Consumer Reports is not biased by advertising, but their criteria for recommending cars is a bit stringent. For example, they value stability control systems highly in their tests. The video of their test already shows that the Lexus lost control while speeding down a slight incline and slowing down suddenly, thereby inducing a slide. The midsize 4×4 behaved exactly as any other heavy 4×4 would behave, only that the computer nannies interfered later than it should have, compared to 4x4s of other brands.
We drove the 2010 Toyota Prado VX-L, sister model of the Lexus GX, and pulled off similarly stupid manoeuvres that the electronic nannies kept readily in check. Yet, we were never dumb enough to enter a turn at 100 kph while expecting a 2.5-tonne to behave itself even with stability control. There are limits to what a computer can do, and we had actually found the truck’s electronics to be too interfering. We said we were “going into off-ramps a bit quickly, which is where it got a bit shaky, as the tyres started squealing and the stability control kicked in to induce understeer, sending us towards the outside of the turn when what we really wanted was to mildly slide out the rear. Still, it was just doing what inexperienced drivers would find more comforting…”

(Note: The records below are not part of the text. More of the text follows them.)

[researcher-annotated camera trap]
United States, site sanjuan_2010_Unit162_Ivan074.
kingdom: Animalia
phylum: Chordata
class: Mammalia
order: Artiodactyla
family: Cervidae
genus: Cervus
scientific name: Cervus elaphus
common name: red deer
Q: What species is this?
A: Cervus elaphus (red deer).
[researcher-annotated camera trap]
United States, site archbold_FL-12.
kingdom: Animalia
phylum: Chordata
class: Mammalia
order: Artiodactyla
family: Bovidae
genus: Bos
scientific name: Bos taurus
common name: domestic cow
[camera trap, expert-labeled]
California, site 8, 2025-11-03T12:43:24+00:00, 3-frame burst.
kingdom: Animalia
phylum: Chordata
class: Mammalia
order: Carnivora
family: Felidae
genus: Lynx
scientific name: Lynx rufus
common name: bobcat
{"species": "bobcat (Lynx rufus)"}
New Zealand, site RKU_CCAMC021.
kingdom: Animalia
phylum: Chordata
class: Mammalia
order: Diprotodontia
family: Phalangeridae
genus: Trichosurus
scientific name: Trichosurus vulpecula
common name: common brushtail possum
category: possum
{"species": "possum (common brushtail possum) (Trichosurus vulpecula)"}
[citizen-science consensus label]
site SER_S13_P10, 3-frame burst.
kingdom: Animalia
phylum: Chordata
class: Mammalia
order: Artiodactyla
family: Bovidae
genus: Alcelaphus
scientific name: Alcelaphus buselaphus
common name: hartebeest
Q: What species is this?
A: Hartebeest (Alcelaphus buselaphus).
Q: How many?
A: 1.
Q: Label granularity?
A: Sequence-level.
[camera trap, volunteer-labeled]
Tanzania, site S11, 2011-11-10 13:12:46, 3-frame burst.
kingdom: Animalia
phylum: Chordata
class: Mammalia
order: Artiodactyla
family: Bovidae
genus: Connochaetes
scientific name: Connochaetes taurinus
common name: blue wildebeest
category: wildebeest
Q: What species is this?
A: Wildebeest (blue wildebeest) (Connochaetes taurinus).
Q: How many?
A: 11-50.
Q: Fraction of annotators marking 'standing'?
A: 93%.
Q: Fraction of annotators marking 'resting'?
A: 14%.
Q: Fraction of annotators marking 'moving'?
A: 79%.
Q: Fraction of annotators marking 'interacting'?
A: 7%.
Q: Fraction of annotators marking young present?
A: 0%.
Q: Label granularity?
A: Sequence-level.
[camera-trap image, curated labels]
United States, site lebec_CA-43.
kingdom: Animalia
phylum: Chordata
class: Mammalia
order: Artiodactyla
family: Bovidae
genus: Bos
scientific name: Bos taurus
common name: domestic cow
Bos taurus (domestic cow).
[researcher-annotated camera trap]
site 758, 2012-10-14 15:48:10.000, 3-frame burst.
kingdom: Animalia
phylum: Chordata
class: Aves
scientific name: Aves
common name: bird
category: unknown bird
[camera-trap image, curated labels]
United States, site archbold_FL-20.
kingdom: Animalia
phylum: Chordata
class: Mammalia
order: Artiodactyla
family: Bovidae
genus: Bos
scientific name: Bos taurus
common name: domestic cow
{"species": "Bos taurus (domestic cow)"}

In general, an electronic stability control system generally applies different amounts of braking to each wheel as soon as a slide starts, to bring the car back in control. However, these systems were not even available in most GCC-spec Toyota models until only the last couple of years, and people managed fine without them. Most people here still don’t understand the functionality of ESP, ESC, VSA or whatever these systems are branded as, so they drive as they normally do, which means they don’t intentionally dive into sharp turns at breakneck speeds. As such, reporting the GX 460 as a “safety risk” is simply sensationalism.
Update: Sales of the Lexus GX460 has now been stopped worldwide, including the UAE and other GCC countries, until Toyota figures out what is going on.